* **Things to do**
1 – Using the piece on Mike Kinder's best team below, list every professional position it says Will Walden has held.
2 – Answer these from the piece on Mike Kinder's best team below:
(a) Which year's College cricket 1st XI did Mike Kinder name as the best team he coached?
(b) In what year did Will Walden hang up his whites?
(c) Over how many years before the record-breaking seasons were the team's friendships forged?
3 – Continue the piece on Mike Kinder's best team from its final sentence.

Mike Kinder best EC XI

To mark Mike Kinder’s induction into the Guernsey coaching hall of fame, he named the 1989 College cricket 1st XI as the best team he coached. Curious to know why he chose that team the Guernsey Press asked a member of that side, opening bowler Will Walden to assess what all the fuss was about. Will Walden is a senior strategic advisor at the global communications firm Edelman. A former BBC news editor, he was Boris Johnson’s communications director for many years. Born in Guernsey, he worked for the Press as a freelance reporter in the early 1990s and played a lot of cricket. He hung up his whites in 2016. His personal view was published in the Press on 18th June 2022.

Will Walden Guernsey Press

To be a cricketer is to be almost irrationally committed, not just to the game but, given the often inordinate amount of time you spend with them, to your teammates too. And the longer you are a team, then the greater the bond, the stronger the belief, and the bigger the commitment.

The Elizabeth College First XI cricket team of the late 1980s had that bond, that belief, and that commitment. But our success wasn’t shaped over two record- breaking seasons in 1988 and 1989, rather it was the product of a set of friendships forged in adversity over the previous seven years.

* **Data shown**
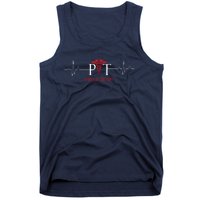 Physical Therapy Heartbeat Shirts Gift For Physical Therapist Tank Top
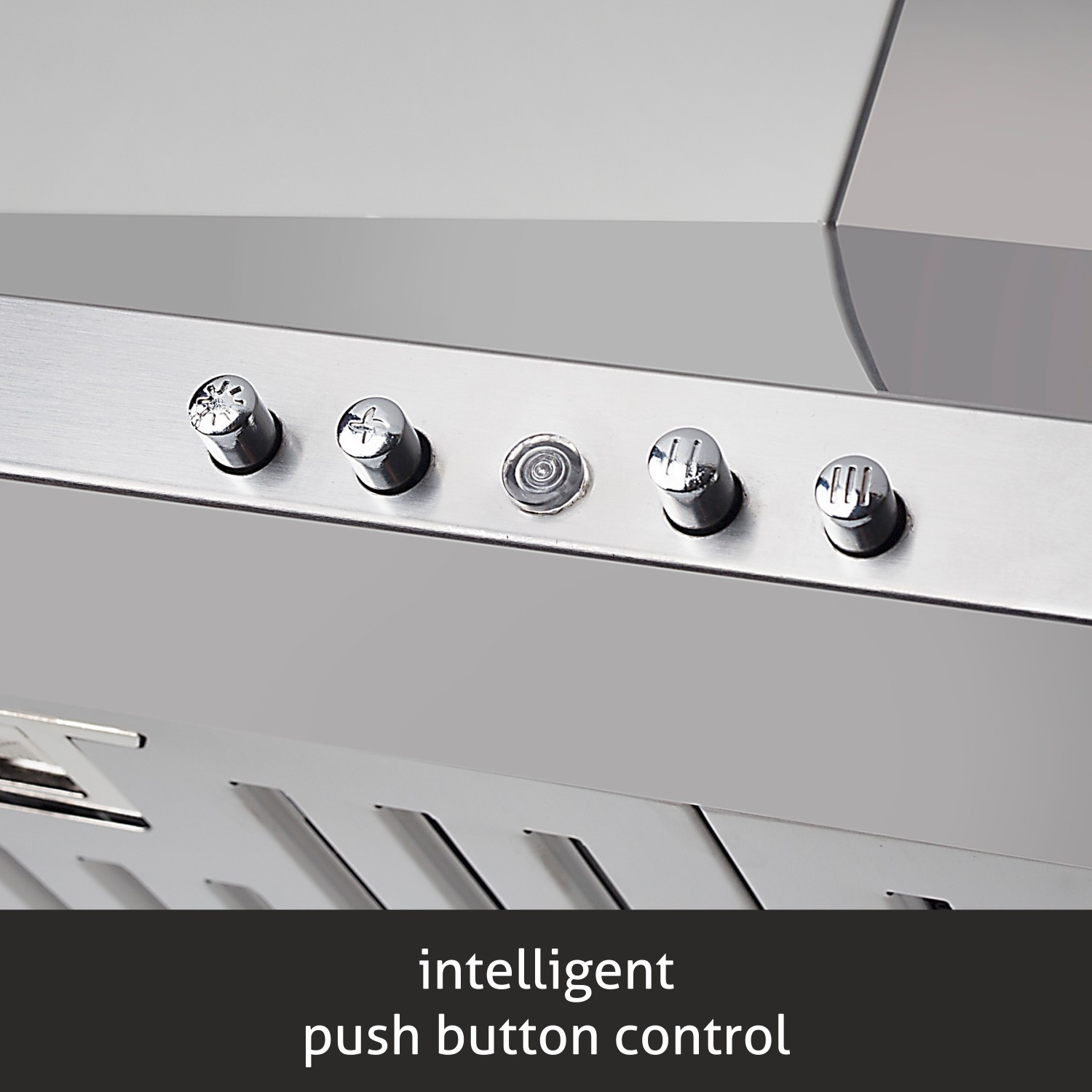 Image of Alda 60Cm 1000 M3 /Hr Chimney Stainless Steel Pyramid Hood 658 PB Wall Mounted Steel 1000 CMH Chimney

* **Task-by-task outputs**
1 –
- Senior strategic advisor at the global communications firm Edelman
- BBC news editor
- Communications director for Boris Johnson
- Freelance reporter for the Guernsey Press

2 –
(a) 1989
(b) 2016
(c) Seven years

3 –
The team of ’89 was essentially the same team who had laughed nervously as bats, balls, pads and suitcases had flown off the top of our minibus into oncoming traffic moments into our 1983 tour to Dorset and Somerset. It was the same team who had once dismissed a side for just 20. It was the same team who represented Guernsey together at every age group level from Under 11 to Under 23. And it was the same team who found that there is no greater motivation than humiliation. The ordinarily-named John Smith scored 232 not out against us on a balmy day in the summer of 1986. We never forgot it. And we never allowed it to happen again.

These then, and many more like them, were the moments and the events that shaped the core of what Mike Kinder considers the greatest team he ever coached. It’s quite a compliment given Mike’s own longevity and coaching pedigree. And as a coach, a mentor and a friend to us all, he, as much as anyone individual, helped shape that success. But it wasn’t just about one coach or one or two players, rather it was about an intuitive understanding that ran through the entire team.

We had something special. Something that has certainly never been replicated since in any side I’ve played in. Bowlers for every type of pitch, batters who could hit freely or just as easily grind out a score, fielders who could field long before the current obsession with specialist fielding began. We were not just tight. We were a unit. We were not just friends. We’d grown up together. We didn’t just fight for each other. We won together. And we lost together. So, even when the stars failed, others stepped up.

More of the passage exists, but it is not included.